スネイプの顔には明らかに、なぜサラが俺の様なグリフィンドール寮生といるのかと書いてある。


「あー、俺たち友達なんです」

「ほう、我輩はクリフデンに聞いたのだがな。貴様はいつからクリフデンになったのだ?ミスター・赤司」


思わず深いため息をついた。なんだってこの人はこんなにもグリフィンドールを嫌うんだ。


俺は、あとは任せたとばかりにサラへ視線を向ける。たぶんここで俺が何を言っても彼は機嫌を悪くするだけだろう。
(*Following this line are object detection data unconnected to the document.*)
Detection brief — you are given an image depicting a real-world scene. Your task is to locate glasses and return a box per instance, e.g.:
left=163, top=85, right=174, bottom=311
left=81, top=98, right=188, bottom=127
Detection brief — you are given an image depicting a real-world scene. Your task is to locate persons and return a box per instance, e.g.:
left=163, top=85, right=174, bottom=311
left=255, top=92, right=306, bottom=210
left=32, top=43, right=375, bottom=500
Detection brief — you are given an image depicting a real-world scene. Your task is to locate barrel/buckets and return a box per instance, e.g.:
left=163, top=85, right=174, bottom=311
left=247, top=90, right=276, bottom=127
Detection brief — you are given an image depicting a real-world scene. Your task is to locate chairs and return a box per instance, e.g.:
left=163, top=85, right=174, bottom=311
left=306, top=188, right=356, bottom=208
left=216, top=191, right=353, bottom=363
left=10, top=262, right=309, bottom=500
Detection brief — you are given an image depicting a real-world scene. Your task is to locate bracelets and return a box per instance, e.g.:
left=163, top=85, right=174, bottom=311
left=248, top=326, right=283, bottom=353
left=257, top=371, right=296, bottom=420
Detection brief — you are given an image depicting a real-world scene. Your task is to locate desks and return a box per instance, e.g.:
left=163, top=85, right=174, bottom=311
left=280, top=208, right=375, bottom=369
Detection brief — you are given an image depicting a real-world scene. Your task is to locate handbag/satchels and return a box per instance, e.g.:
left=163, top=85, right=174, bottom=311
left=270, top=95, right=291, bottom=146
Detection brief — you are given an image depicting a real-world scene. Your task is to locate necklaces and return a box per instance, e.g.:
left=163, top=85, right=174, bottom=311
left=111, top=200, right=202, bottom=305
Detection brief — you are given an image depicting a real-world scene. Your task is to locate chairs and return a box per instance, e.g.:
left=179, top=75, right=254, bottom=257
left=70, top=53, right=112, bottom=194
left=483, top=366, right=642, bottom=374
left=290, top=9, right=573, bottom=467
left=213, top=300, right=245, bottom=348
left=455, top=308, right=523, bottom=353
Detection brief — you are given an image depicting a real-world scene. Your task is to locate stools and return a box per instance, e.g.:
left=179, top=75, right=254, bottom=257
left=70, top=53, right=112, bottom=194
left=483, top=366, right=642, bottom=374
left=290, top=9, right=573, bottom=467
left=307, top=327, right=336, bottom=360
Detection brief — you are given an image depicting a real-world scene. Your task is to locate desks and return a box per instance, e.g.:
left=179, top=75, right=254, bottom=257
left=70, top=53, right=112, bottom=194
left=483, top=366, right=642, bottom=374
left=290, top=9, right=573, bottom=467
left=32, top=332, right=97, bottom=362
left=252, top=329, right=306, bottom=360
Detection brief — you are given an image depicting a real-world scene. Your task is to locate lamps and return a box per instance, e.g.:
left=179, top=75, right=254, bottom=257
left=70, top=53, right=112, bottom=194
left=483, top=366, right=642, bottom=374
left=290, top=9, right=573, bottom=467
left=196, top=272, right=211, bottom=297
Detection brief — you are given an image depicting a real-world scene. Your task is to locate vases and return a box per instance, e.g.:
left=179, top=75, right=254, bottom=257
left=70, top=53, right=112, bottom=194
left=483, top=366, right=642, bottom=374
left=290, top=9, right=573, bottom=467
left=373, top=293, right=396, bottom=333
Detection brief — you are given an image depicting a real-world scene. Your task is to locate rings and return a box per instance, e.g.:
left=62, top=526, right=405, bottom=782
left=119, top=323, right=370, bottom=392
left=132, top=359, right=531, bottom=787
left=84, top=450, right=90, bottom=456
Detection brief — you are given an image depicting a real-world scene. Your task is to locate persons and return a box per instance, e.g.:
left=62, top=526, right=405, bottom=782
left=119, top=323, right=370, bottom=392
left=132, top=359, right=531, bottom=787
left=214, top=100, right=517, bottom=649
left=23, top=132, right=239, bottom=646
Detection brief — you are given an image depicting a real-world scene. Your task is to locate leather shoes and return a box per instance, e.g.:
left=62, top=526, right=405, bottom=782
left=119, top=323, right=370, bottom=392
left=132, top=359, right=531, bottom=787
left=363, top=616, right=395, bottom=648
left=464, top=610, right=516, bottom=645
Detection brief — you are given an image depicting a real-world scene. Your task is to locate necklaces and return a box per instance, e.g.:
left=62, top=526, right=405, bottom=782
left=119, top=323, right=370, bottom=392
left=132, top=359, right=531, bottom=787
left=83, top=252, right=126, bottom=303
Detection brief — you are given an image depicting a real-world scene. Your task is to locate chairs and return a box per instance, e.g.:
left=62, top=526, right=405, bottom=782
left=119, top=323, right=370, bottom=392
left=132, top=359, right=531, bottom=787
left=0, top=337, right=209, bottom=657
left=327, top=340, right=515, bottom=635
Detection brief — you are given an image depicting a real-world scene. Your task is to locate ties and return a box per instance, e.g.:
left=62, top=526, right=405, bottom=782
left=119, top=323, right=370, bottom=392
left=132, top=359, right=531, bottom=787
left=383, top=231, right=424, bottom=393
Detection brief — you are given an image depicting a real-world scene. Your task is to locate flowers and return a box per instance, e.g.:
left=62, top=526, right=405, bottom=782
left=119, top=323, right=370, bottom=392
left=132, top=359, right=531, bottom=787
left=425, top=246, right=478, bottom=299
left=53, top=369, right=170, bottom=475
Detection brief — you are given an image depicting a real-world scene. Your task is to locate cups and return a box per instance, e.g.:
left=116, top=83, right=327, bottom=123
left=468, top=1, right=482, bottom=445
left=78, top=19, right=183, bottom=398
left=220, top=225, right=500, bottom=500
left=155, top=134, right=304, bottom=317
「先生。彼とはこの学校に来る前の列車の中で知り合っていたので」

「ほう。そうか。それで、仲良くお手紙でも出しに行くのか?え?」

「いえ、これは実家に送るためのものです。彼にあったのは偶然です」


サラは手紙をスネイプへ差し出した。ちらっと見えた宛先には、先ほどまでダンブルドアだったものがクリフデンになっている。いつのまに変えたんだか。


スネイプはそれをさっと見た後すぐにサラに返した。


「それで、貴様はこんなところで何をしているのかな。ポッターたちはどうした」

「いつも一緒ってわけではありませんよ。スネイプ教授。それにしても、こんな時にポッターの話題が出るなんて、随分気にかけていらっしゃるんですね」


俺がハリーたちと同じ席で授業に出たのは少なかったはずだ。初回でネビルがやらかしそうになって以来ネビルと組むことが多かったし。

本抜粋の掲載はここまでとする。